Elder Pratt was soon reunited with his family on Tubuai, and over the next 18 months, he oversaw the Church throughout the islands. Louisa and Telii became close friends, often working together to serve the women of the Tubuai Branch.13 In 1852, compelled by tensions with the French colonial authorities, Louisa and the other missionaries prepared to leave French Polynesia. In a final sermon to the sisters of Tubuai, Louisa begged them to continue in faith and entrusted their teaching to Telii. “We appointed Telii their guardian,” Louisa recalled.14

Telii’s acceptance of the gospel, careful teaching, and service to her fellow members left a lasting impression on those who had been converted by her words, deed, and songs. For 40 years, French officials refused to allow Latter-day Saint missionaries to return to the islands. Contact with Telii and the Tubuai Branch was lost, and no records of this time remain. When missionaries returned to Tubuai in 1892, however, a small group of the early converts enthusiastically welcomed their return.15 Although Telii died before the missionaries returned, her legacy of service and missionary work had sustained the Saints in Tubuai.

Notes

  1. Unfortunately, no firsthand records exist from Telii. What we know about her is gleaned from the records left by the early missionaries who preached on Tubuai.

  2. See Kathleen C. Perrin, “Seasons of Faith: An Overview of the History of the Church in French Polynesia,” in Pioneers in the Pacific: Memory, History, and Cultural Identity among the Latter-day Saints, ed. Grant Underwood (2005), 202–04.

  3. Addison Pratt, Journal, May 1, 1844, Church History Library, Salt Lake City; capitalization standardized.

  4. See Perrin, “Seasons of Faith,” 204; see also Pratt, Journal, June 20 and 28, 1844.
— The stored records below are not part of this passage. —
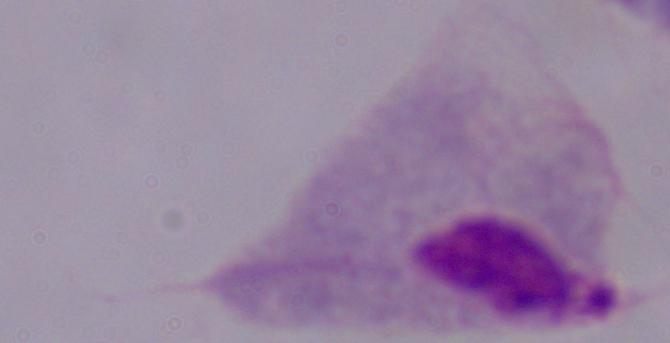 Captured at 1000x magnification. A trichomonad is shown. Micrograph.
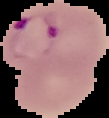

preparation = thin blood smear
image size = 109×118 pixels
image type = cell region segmented out of the field of view; surrounding area masked to black
malaria status = parasitized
Assess this cell for malaria.
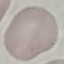

It is uninfected.

Summary:
  - Capture: smartphone through the microscope eyepiece
  - Image type: automatically extracted cell patch, resized to 64 × 64 pixels
  - Stain: Giemsa
  - Preparation: thin smear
Report the malaria status of this cell.
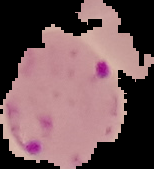

It is parasitized.

Summary:
  - Preparation: thin blood smear
  - Image type: cell region segmented out of the field of view; surrounding area masked to black
  - Image size: 154×169 pixels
Assess the morphology of the erythrocytes.
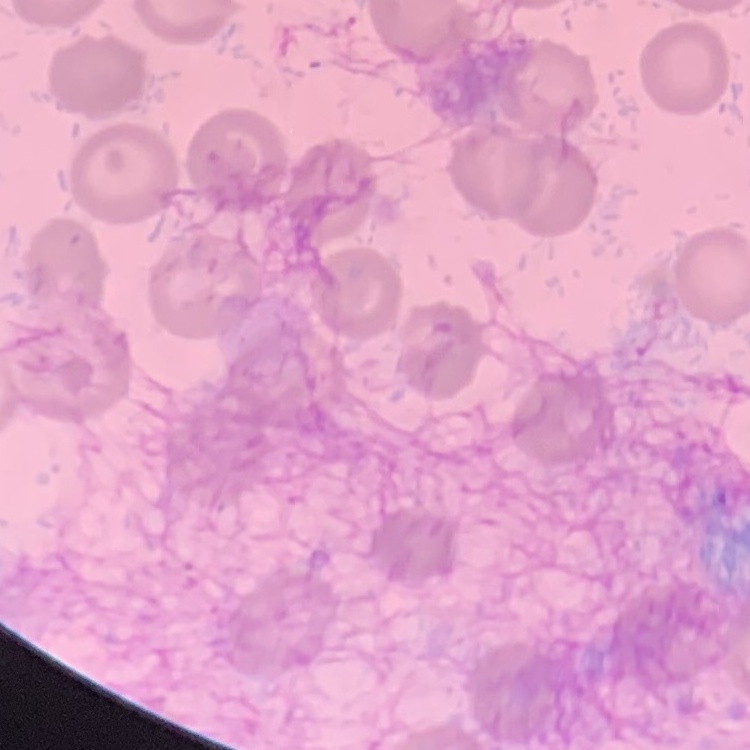

No rouleaux formation.

Stained with either Field's or Giemsa. One tile cut from a larger photomicrograph. Thin peripheral smear.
Report the malaria status of this cell.
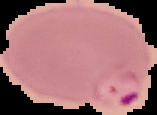

Parasitized.

image size = 157×115 pixels
image type = segmented cell region on a black background
preparation = thin blood smear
Name the parasite shown.
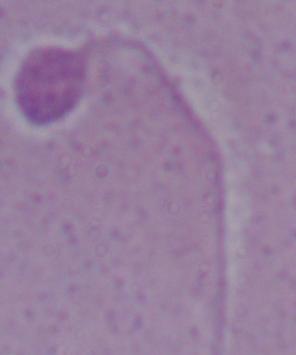

Leishmania.

Micrograph. Captured at 1000x magnification.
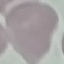 Malaria status: uninfected. Photographed with a smartphone camera at the microscope eyepiece. Thin smear of blood. Giemsa-stained preparation. Automatically extracted cell patch, resized to 64 × 64 pixels.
Classify this cell by malaria status.
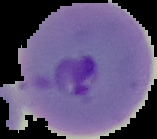

Parasitized.

{
  "image_size": "157×139 pixels",
  "preparation": "thin blood film",
  "image_type": "segmented cell region with the area outside set to black"
}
Comment on the morphology of the erythrocytes.
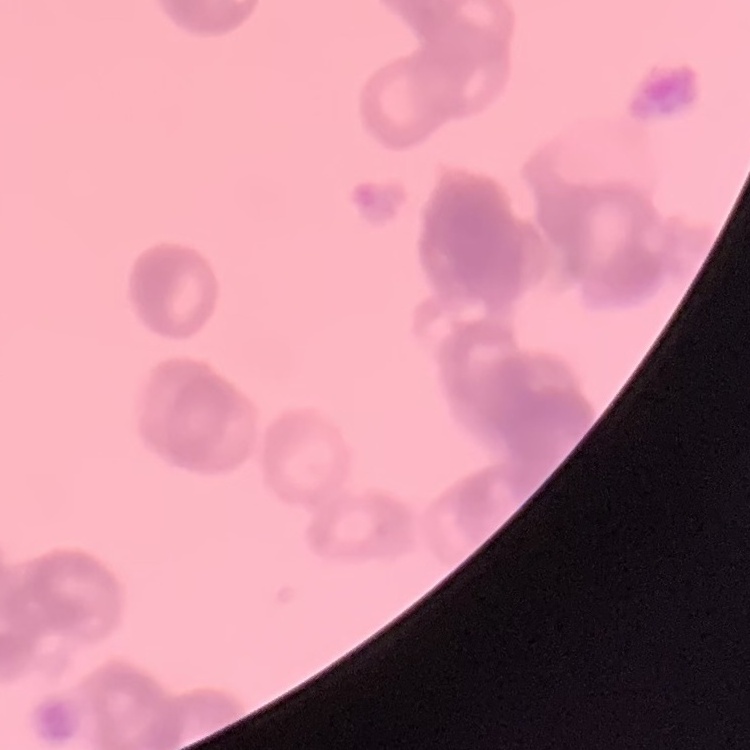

  5. “Extract of a Letter from the Island of Tooboui, Society Group,” Millennial Star, Aug. 1, 1845, 59.

  6. See Pratt, Journal, Aug. 24, 1844.

  7. See Pratt, Journal, Oct. 28, 1844, and Sept. 16, 1845.

  8. See “Unto the Islands of the Sea,” Global Histories, history.ChurchofJesusChrist.org/GlobalHistories.

  9. See “Himene,” Global Histories, history.ChurchofJesusChrist.org/GlobalHistories.

  10. Pratt, Journal, Sept. 16, 1845.

  11. See R. Lanier Britsch, Unto the Islands of the Sea: A History of the Latter-day Saints in the Pacific (1986), 15.

  12. S. George Ellsworth, ed., The History of Louisa Barnes Pratt: Mormon Missionary, Widow, and Pioneer (1998), 124–26; spelling standardized.

  13. See “Unto the Islands of the Sea.”

  14. Ellsworth, ed., The History of Louisa Barnes Pratt, 177.

  15. See “I Always Said You Would Come Again,” Global Histories, history.ChurchofJesusChrist.org/GlobalHistories.